> [Excerpted passage]
Iran

April 17th, 2007

Despite media portrayals of Iran as violent, fundamentalist nation, it is really a wonderful place to visit. Firstly there is of course a wealth of stunningly beautiful monuments, art-work, and cool stuff to buy. More importantly though, there are the people. Iranians are all too aware of the shortcomings of their totalitarian political system, and will often complain to you about it mere seconds after meeting you for the first time. However in terms of everyday life, it is certainly not nearly as repressive as most of the Gulf countries, or even in (compared to the Gulf) relatively liberal Islamic republics such as Morocco or Pakistan.

Although women are required to wear hijab (which roughly translates as modest dress, involving covering everything except your face, neck, hands and feet), they are otherwise relatively unconstrained. So they share taxis with men, sit next to men in Internet cafes, and generally are visible on the street in a way they aren’t even in places like Pakistan. Indeed following the abolition of the religious police by Khatami things used to be pretty relaxed, with men and women flirting openly in cafes.

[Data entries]

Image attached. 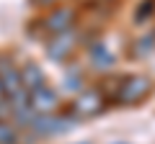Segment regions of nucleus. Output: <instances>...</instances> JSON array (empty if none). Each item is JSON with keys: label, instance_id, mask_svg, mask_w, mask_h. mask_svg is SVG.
I'll list each match as a JSON object with an SVG mask.
<instances>
[{"label": "nucleus", "instance_id": "obj_3", "mask_svg": "<svg viewBox=\"0 0 155 144\" xmlns=\"http://www.w3.org/2000/svg\"><path fill=\"white\" fill-rule=\"evenodd\" d=\"M72 126H75L72 113H36L28 124V129L39 136H57V134L70 131Z\"/></svg>", "mask_w": 155, "mask_h": 144}, {"label": "nucleus", "instance_id": "obj_11", "mask_svg": "<svg viewBox=\"0 0 155 144\" xmlns=\"http://www.w3.org/2000/svg\"><path fill=\"white\" fill-rule=\"evenodd\" d=\"M153 49H155V31L153 33H145V36H140V39L134 41L132 54L134 57H145V54H150Z\"/></svg>", "mask_w": 155, "mask_h": 144}, {"label": "nucleus", "instance_id": "obj_8", "mask_svg": "<svg viewBox=\"0 0 155 144\" xmlns=\"http://www.w3.org/2000/svg\"><path fill=\"white\" fill-rule=\"evenodd\" d=\"M21 80H23V88H26L28 93H34V90H39L41 85H47V75H44V70H41L36 62L21 64Z\"/></svg>", "mask_w": 155, "mask_h": 144}, {"label": "nucleus", "instance_id": "obj_6", "mask_svg": "<svg viewBox=\"0 0 155 144\" xmlns=\"http://www.w3.org/2000/svg\"><path fill=\"white\" fill-rule=\"evenodd\" d=\"M28 98H31L34 113H57L60 111V95H57V90H52L49 85H41L39 90L28 93Z\"/></svg>", "mask_w": 155, "mask_h": 144}, {"label": "nucleus", "instance_id": "obj_12", "mask_svg": "<svg viewBox=\"0 0 155 144\" xmlns=\"http://www.w3.org/2000/svg\"><path fill=\"white\" fill-rule=\"evenodd\" d=\"M62 88H65L67 93H72V90H75V95L80 93V90H85V88H83V77H80V72L75 70V75H67V77H65V85H62Z\"/></svg>", "mask_w": 155, "mask_h": 144}, {"label": "nucleus", "instance_id": "obj_9", "mask_svg": "<svg viewBox=\"0 0 155 144\" xmlns=\"http://www.w3.org/2000/svg\"><path fill=\"white\" fill-rule=\"evenodd\" d=\"M0 144H21V129L13 121H0Z\"/></svg>", "mask_w": 155, "mask_h": 144}, {"label": "nucleus", "instance_id": "obj_10", "mask_svg": "<svg viewBox=\"0 0 155 144\" xmlns=\"http://www.w3.org/2000/svg\"><path fill=\"white\" fill-rule=\"evenodd\" d=\"M153 16H155V0H140L134 13H132V21L134 23H147Z\"/></svg>", "mask_w": 155, "mask_h": 144}, {"label": "nucleus", "instance_id": "obj_5", "mask_svg": "<svg viewBox=\"0 0 155 144\" xmlns=\"http://www.w3.org/2000/svg\"><path fill=\"white\" fill-rule=\"evenodd\" d=\"M75 49H78V33H75V28L49 36V39H47V46H44L47 57H49L52 62H67Z\"/></svg>", "mask_w": 155, "mask_h": 144}, {"label": "nucleus", "instance_id": "obj_4", "mask_svg": "<svg viewBox=\"0 0 155 144\" xmlns=\"http://www.w3.org/2000/svg\"><path fill=\"white\" fill-rule=\"evenodd\" d=\"M75 18H78L75 8H70V5H54L44 18H39V21H36V26H39V31L49 39V36H54V33L70 31V28L75 26Z\"/></svg>", "mask_w": 155, "mask_h": 144}, {"label": "nucleus", "instance_id": "obj_13", "mask_svg": "<svg viewBox=\"0 0 155 144\" xmlns=\"http://www.w3.org/2000/svg\"><path fill=\"white\" fill-rule=\"evenodd\" d=\"M34 3H36V5H49V8H54L60 0H34Z\"/></svg>", "mask_w": 155, "mask_h": 144}, {"label": "nucleus", "instance_id": "obj_1", "mask_svg": "<svg viewBox=\"0 0 155 144\" xmlns=\"http://www.w3.org/2000/svg\"><path fill=\"white\" fill-rule=\"evenodd\" d=\"M153 93V80L145 75H124L116 80V93L111 103L116 105H140Z\"/></svg>", "mask_w": 155, "mask_h": 144}, {"label": "nucleus", "instance_id": "obj_7", "mask_svg": "<svg viewBox=\"0 0 155 144\" xmlns=\"http://www.w3.org/2000/svg\"><path fill=\"white\" fill-rule=\"evenodd\" d=\"M88 62H91L93 70L109 72V70H114L116 57L109 52V46H106L104 41H91V44H88Z\"/></svg>", "mask_w": 155, "mask_h": 144}, {"label": "nucleus", "instance_id": "obj_2", "mask_svg": "<svg viewBox=\"0 0 155 144\" xmlns=\"http://www.w3.org/2000/svg\"><path fill=\"white\" fill-rule=\"evenodd\" d=\"M109 105V98L104 95V90L96 85V88H85L72 98V105H70V113L75 118H93Z\"/></svg>", "mask_w": 155, "mask_h": 144}, {"label": "nucleus", "instance_id": "obj_15", "mask_svg": "<svg viewBox=\"0 0 155 144\" xmlns=\"http://www.w3.org/2000/svg\"><path fill=\"white\" fill-rule=\"evenodd\" d=\"M78 144H91V142H78Z\"/></svg>", "mask_w": 155, "mask_h": 144}, {"label": "nucleus", "instance_id": "obj_14", "mask_svg": "<svg viewBox=\"0 0 155 144\" xmlns=\"http://www.w3.org/2000/svg\"><path fill=\"white\" fill-rule=\"evenodd\" d=\"M5 100H8L5 98V88H3V83H0V103H5Z\"/></svg>", "mask_w": 155, "mask_h": 144}, {"label": "nucleus", "instance_id": "obj_16", "mask_svg": "<svg viewBox=\"0 0 155 144\" xmlns=\"http://www.w3.org/2000/svg\"><path fill=\"white\" fill-rule=\"evenodd\" d=\"M119 144H124V142H119Z\"/></svg>", "mask_w": 155, "mask_h": 144}]
</instances>
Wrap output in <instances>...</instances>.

> [Exercise tasks]
[A] Answer these questions about the Iran travel post:
(i) Which two countries does it call relatively liberal Islamic republics?
(ii) What does hijab roughly translate as?
(iii) Who abolished the religious police?
[B] Edit the stretch of the Iran travel post from "Although women are" through "openly in cafes.", replacing "taxis" with "buses".

> [Correct answers]
[A]
(i) Morocco and Pakistan
(ii) Modest dress
(iii) Khatami

[B]
Although women are required to wear hijab (which roughly translates as modest dress, involving covering everything except your face, neck, hands and feet), they are otherwise relatively unconstrained. So they share buses with men, sit next to men in Internet cafes, and generally are visible on the street in a way they aren’t even in places like Pakistan. Indeed following the abolition of the religious police by Khatami things used to be pretty relaxed, with men and women flirting openly in cafes.